START Supplied data

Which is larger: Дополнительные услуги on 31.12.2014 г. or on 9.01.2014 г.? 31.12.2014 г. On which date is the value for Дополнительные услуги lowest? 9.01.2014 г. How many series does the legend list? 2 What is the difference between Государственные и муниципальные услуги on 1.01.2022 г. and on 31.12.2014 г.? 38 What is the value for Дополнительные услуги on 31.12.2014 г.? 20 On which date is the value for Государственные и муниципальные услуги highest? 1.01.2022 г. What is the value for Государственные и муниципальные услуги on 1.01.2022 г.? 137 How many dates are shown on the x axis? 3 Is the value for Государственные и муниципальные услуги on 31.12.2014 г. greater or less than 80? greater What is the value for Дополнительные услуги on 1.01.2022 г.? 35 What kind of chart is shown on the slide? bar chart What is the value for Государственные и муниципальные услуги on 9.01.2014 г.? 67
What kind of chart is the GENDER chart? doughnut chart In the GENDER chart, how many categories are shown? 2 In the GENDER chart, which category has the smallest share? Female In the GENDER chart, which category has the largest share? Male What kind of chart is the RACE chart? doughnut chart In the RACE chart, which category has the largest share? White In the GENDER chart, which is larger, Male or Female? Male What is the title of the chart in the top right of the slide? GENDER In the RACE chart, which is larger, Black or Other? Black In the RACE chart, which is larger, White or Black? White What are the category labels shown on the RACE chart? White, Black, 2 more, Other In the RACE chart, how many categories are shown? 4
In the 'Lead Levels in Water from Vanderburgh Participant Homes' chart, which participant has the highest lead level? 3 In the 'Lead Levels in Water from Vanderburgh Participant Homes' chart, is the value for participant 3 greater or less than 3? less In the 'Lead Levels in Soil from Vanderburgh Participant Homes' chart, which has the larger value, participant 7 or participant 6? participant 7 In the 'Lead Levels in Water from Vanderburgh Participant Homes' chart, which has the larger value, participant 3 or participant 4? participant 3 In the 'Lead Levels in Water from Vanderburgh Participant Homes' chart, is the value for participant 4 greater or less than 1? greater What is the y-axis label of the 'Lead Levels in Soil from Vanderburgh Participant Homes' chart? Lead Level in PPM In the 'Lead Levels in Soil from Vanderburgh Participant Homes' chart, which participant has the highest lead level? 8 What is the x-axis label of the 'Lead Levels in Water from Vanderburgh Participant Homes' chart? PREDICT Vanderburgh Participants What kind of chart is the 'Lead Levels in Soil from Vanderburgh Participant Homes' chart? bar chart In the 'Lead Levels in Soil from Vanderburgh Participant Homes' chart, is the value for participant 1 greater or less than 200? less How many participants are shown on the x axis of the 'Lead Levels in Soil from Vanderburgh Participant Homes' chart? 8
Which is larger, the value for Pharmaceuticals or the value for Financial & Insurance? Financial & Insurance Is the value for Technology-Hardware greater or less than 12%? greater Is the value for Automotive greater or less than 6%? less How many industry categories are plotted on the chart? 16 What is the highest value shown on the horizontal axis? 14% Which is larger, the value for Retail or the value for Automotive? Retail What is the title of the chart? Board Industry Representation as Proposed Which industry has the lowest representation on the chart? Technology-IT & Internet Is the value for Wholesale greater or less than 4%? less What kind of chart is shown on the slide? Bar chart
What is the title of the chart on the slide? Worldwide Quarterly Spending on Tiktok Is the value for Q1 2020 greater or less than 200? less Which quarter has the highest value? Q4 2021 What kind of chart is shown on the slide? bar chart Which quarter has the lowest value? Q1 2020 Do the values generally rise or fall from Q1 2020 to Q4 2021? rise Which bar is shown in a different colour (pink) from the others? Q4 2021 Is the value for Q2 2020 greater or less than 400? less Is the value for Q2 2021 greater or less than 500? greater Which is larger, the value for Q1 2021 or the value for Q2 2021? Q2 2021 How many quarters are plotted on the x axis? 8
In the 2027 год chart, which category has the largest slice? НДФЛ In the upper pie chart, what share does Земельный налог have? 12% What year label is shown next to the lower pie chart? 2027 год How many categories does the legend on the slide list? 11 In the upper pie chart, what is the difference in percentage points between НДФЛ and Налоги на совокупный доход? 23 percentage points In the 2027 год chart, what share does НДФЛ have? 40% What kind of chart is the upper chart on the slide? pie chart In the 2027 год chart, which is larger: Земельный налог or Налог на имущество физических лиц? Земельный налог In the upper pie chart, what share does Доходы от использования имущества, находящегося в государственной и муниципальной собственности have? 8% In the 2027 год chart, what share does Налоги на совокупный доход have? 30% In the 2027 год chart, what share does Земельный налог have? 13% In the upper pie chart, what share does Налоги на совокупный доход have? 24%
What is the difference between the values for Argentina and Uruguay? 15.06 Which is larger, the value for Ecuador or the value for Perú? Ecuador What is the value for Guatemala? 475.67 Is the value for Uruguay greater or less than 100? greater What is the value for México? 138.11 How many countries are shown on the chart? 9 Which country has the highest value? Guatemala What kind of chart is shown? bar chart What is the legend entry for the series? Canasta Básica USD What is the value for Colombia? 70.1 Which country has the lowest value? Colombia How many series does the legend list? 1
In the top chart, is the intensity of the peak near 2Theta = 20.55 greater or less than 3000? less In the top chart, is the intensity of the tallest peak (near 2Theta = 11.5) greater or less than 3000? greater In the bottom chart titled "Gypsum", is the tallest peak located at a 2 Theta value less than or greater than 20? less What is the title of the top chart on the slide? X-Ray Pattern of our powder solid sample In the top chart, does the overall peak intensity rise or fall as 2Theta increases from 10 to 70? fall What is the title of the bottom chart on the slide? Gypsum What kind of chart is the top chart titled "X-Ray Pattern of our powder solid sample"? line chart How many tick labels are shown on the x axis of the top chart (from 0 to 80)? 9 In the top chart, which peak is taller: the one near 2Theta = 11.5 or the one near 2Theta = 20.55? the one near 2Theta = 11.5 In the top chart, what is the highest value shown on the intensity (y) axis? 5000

END Supplied data

**Work required**:
Convert the entries above into a JSON list of strings, one string per line, omitting any blank lines.

**Task response**:
[
  "Which is larger: Дополнительные услуги on 31.12.2014 г. or on 9.01.2014 г.? 31.12.2014 г. On which date is the value for Дополнительные услуги lowest? 9.01.2014 г. How many series does the legend list? 2 What is the difference between Государственные и муниципальные услуги on 1.01.2022 г. and on 31.12.2014 г.? 38 What is the value for Дополнительные услуги on 31.12.2014 г.? 20 On which date is the value for Государственные и муниципальные услуги highest? 1.01.2022 г. What is the value for Государственные и муниципальные услуги on 1.01.2022 г.? 137 How many dates are shown on the x axis? 3 Is the value for Государственные и муниципальные услуги on 31.12.2014 г. greater or less than 80? greater What is the value for Дополнительные услуги on 1.01.2022 г.? 35 What kind of chart is shown on the slide? bar chart What is the value for Государственные и муниципальные услуги on 9.01.2014 г.? 67",
  "What kind of chart is the GENDER chart? doughnut chart In the GENDER chart, how many categories are shown? 2 In the GENDER chart, which category has the smallest share? Female In the GENDER chart, which category has the largest share? Male What kind of chart is the RACE chart? doughnut chart In the RACE chart, which category has the largest share? White In the GENDER chart, which is larger, Male or Female? Male What is the title of the chart in the top right of the slide? GENDER In the RACE chart, which is larger, Black or Other? Black In the RACE chart, which is larger, White or Black? White What are the category labels shown on the RACE chart? White, Black, 2 more, Other In the RACE chart, how many categories are shown? 4",
  "In the 'Lead Levels in Water from Vanderburgh Participant Homes' chart, which participant has the highest lead level? 3 In the 'Lead Levels in Water from Vanderburgh Participant Homes' chart, is the value for participant 3 greater or less than 3? less In the 'Lead Levels in Soil from Vanderburgh Participant Homes' chart, which has the larger value, participant 7 or participant 6? participant 7 In the 'Lead Levels in Water from Vanderburgh Participant Homes' chart, which has the larger value, participant 3 or participant 4? participant 3 In the 'Lead Levels in Water from Vanderburgh Participant Homes' chart, is the value for participant 4 greater or less than 1? greater What is the y-axis label of the 'Lead Levels in Soil from Vanderburgh Participant Homes' chart? Lead Level in PPM In the 'Lead Levels in Soil from Vanderburgh Participant Homes' chart, which participant has the highest lead level? 8 What is the x-axis label of the 'Lead Levels in Water from Vanderburgh Participant Homes' chart? PREDICT Vanderburgh Participants What kind of chart is the 'Lead Levels in Soil from Vanderburgh Participant Homes' chart? bar chart In the 'Lead Levels in Soil from Vanderburgh Participant Homes' chart, is the value for participant 1 greater or less than 200? less How many participants are shown on the x axis of the 'Lead Levels in Soil from Vanderburgh Participant Homes' chart? 8",
  "Which is larger, the value for Pharmaceuticals or the value for Financial & Insurance? Financial & Insurance Is the value for Technology-Hardware greater or less than 12%? greater Is the value for Automotive greater or less than 6%? less How many industry categories are plotted on the chart? 16 What is the highest value shown on the horizontal axis? 14% Which is larger, the value for Retail or the value for Automotive? Retail What is the title of the chart? Board Industry Representation as Proposed Which industry has the lowest representation on the chart? Technology-IT & Internet Is the value for Wholesale greater or less than 4%? less What kind of chart is shown on the slide? Bar chart",
  "What is the title of the chart on the slide? Worldwide Quarterly Spending on Tiktok Is the value for Q1 2020 greater or less than 200? less Which quarter has the highest value? Q4 2021 What kind of chart is shown on the slide? bar chart Which quarter has the lowest value? Q1 2020 Do the values generally rise or fall from Q1 2020 to Q4 2021? rise Which bar is shown in a different colour (pink) from the others? Q4 2021 Is the value for Q2 2020 greater or less than 400? less Is the value for Q2 2021 greater or less than 500? greater Which is larger, the value for Q1 2021 or the value for Q2 2021? Q2 2021 How many quarters are plotted on the x axis? 8",
  "In the 2027 год chart, which category has the largest slice? НДФЛ In the upper pie chart, what share does Земельный налог have? 12% What year label is shown next to the lower pie chart? 2027 год How many categories does the legend on the slide list? 11 In the upper pie chart, what is the difference in percentage points between НДФЛ and Налоги на совокупный доход? 23 percentage points In the 2027 год chart, what share does НДФЛ have? 40% What kind of chart is the upper chart on the slide? pie chart In the 2027 год chart, which is larger: Земельный налог or Налог на имущество физических лиц? Земельный налог In the upper pie chart, what share does Доходы от использования имущества, находящегося в государственной и муниципальной собственности have? 8% In the 2027 год chart, what share does Налоги на совокупный доход have? 30% In the 2027 год chart, what share does Земельный налог have? 13% In the upper pie chart, what share does Налоги на совокупный доход have? 24%",
  "What is the difference between the values for Argentina and Uruguay? 15.06 Which is larger, the value for Ecuador or the value for Perú? Ecuador What is the value for Guatemala? 475.67 Is the value for Uruguay greater or less than 100? greater What is the value for México? 138.11 How many countries are shown on the chart? 9 Which country has the highest value? Guatemala What kind of chart is shown? bar chart What is the legend entry for the series? Canasta Básica USD What is the value for Colombia? 70.1 Which country has the lowest value? Colombia How many series does the legend list? 1",
  "In the top chart, is the intensity of the peak near 2Theta = 20.55 greater or less than 3000? less In the top chart, is the intensity of the tallest peak (near 2Theta = 11.5) greater or less than 3000? greater In the bottom chart titled \"Gypsum\", is the tallest peak located at a 2 Theta value less than or greater than 20? less What is the title of the top chart on the slide? X-Ray Pattern of our powder solid sample In the top chart, does the overall peak intensity rise or fall as 2Theta increases from 10 to 70? fall What is the title of the bottom chart on the slide? Gypsum What kind of chart is the top chart titled \"X-Ray Pattern of our powder solid sample\"? line chart How many tick labels are shown on the x axis of the top chart (from 0 to 80)? 9 In the top chart, which peak is taller: the one near 2Theta = 11.5 or the one near 2Theta = 20.55? the one near 2Theta = 11.5 In the top chart, what is the highest value shown on the intensity (y) axis? 5000"
]